Top of Selected text
This is definitely going in the right direction. It's only sample size of 1 but i had to share it with you!
The way the NYT does this on their web interface is nice. They have the puzzle in one column, the across clues in a second column, and the down clues in a third column. The clue columns each are scrollable.
It automatically scrolls to keep the clue for whatever word you have selected in view and highlights that clue, and also automatically scrolls to keep the clue for whatever word crosses that word at the particular square you have highlighted is also visible and marked in the margin of its clue list.
They do similar in their iPad app, but also below the puzzle show the clue for the selected word and for whatever word crosses it at the highlighted square. With that you can concentrate on the grid and a fixed clue area.
However, this is well done and it inspired a thought- I wonder if it would be possible to procedurally generate word games, such as a mini crossword or word ladder or so on, as part of a language learning regime? Think Duolingo but for word puzzle fans.
As an example, you solve a mini crossword every day where 80% of the clues/answers are in English, and 20% are drawn from a progressive set of vocabulary in the other language.
The only name I could think of in 5 letters that fit here was actually "Peach".
So maybe rather have some for League, some for CS, etc? Maybe you can do a mixed indie one with very popular games, or mixed Shooter. But then the questions have to be less difficult :D
I forgot to mention but it might also be worth exploring more classic NLP techniques like named entity recognition to score clues higher and lower in terms of overall specificity.
Bottom of Selected text
Top of The data
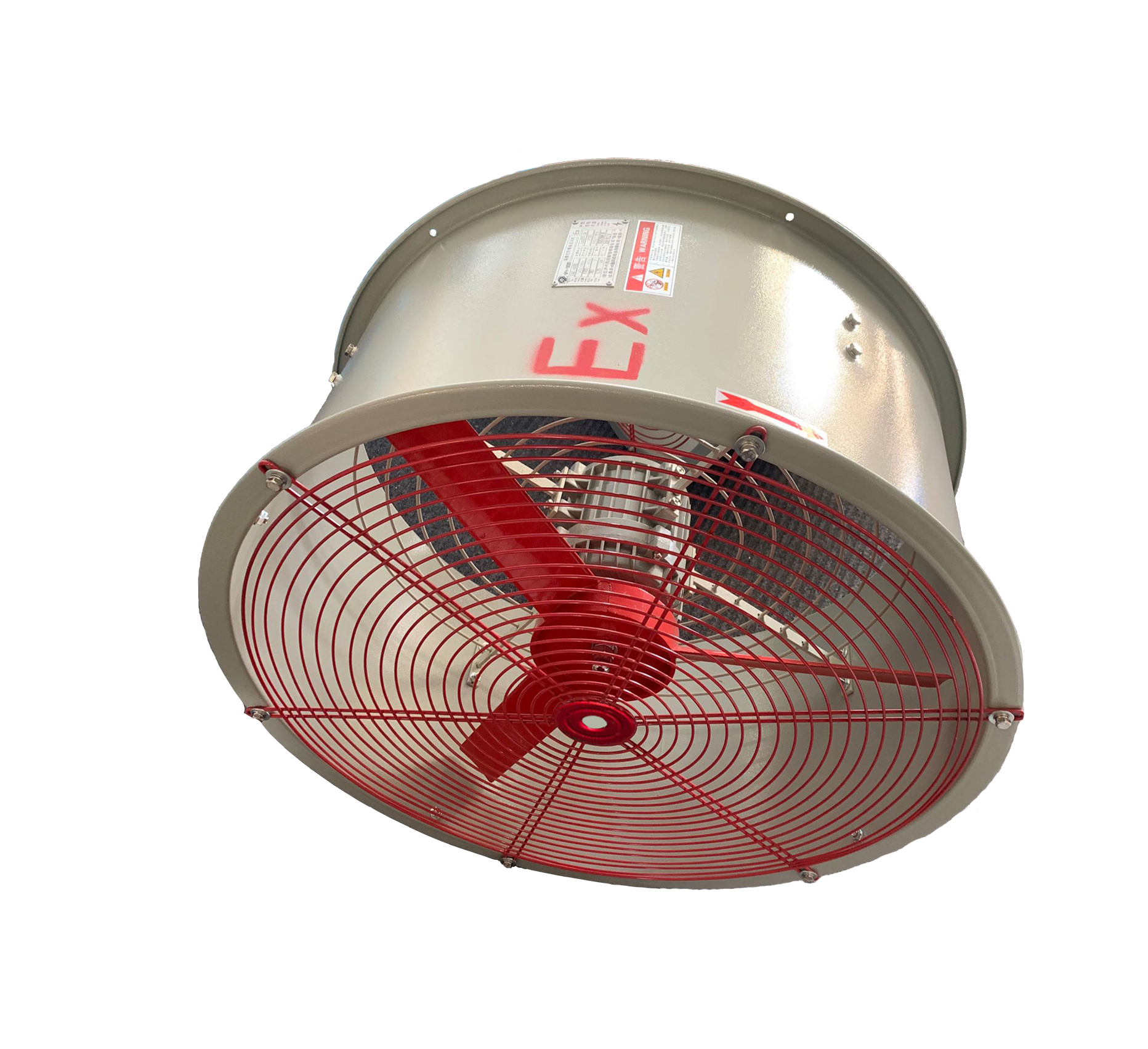 CBF(BAF)隔爆型防爆軸流風(fēng)機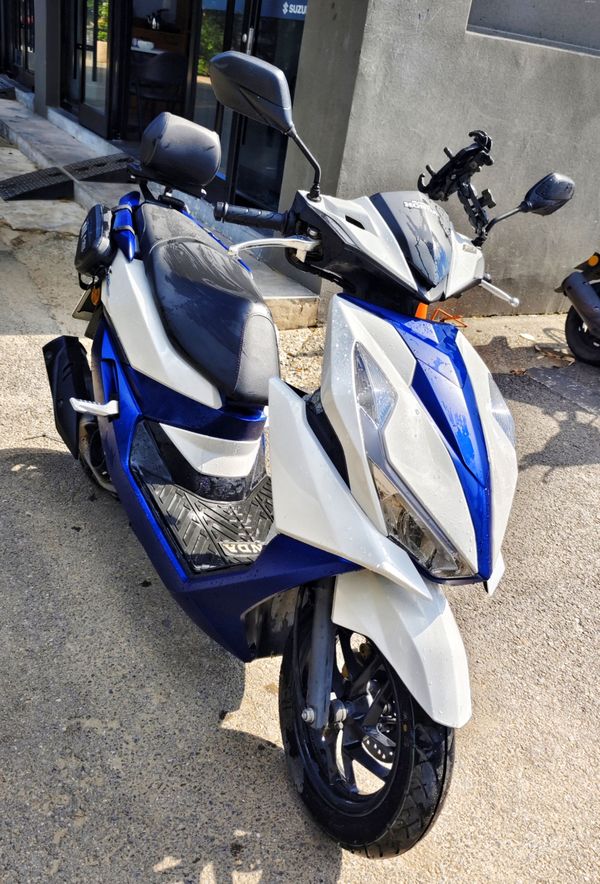 二手五羊本田NX125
Bottom of The data
**Task statement**
Quote the discussion of crossword puzzles above in full, word for word.

**Answer box**
This is definitely going in the right direction. It's only sample size of 1 but i had to share it with you!
The way the NYT does this on their web interface is nice. They have the puzzle in one column, the across clues in a second column, and the down clues in a third column. The clue columns each are scrollable.
It automatically scrolls to keep the clue for whatever word you have selected in view and highlights that clue, and also automatically scrolls to keep the clue for whatever word crosses that word at the particular square you have highlighted is also visible and marked in the margin of its clue list.
They do similar in their iPad app, but also below the puzzle show the clue for the selected word and for whatever word crosses it at the highlighted square. With that you can concentrate on the grid and a fixed clue area.
However, this is well done and it inspired a thought- I wonder if it would be possible to procedurally generate word games, such as a mini crossword or word ladder or so on, as part of a language learning regime? Think Duolingo but for word puzzle fans.
As an example, you solve a mini crossword every day where 80% of the clues/answers are in English, and 20% are drawn from a progressive set of vocabulary in the other language.
The only name I could think of in 5 letters that fit here was actually "Peach".
So maybe rather have some for League, some for CS, etc? Maybe you can do a mixed indie one with very popular games, or mixed Shooter. But then the questions have to be less difficult :D
I forgot to mention but it might also be worth exploring more classic NLP techniques like named entity recognition to score clues higher and lower in terms of overall specificity.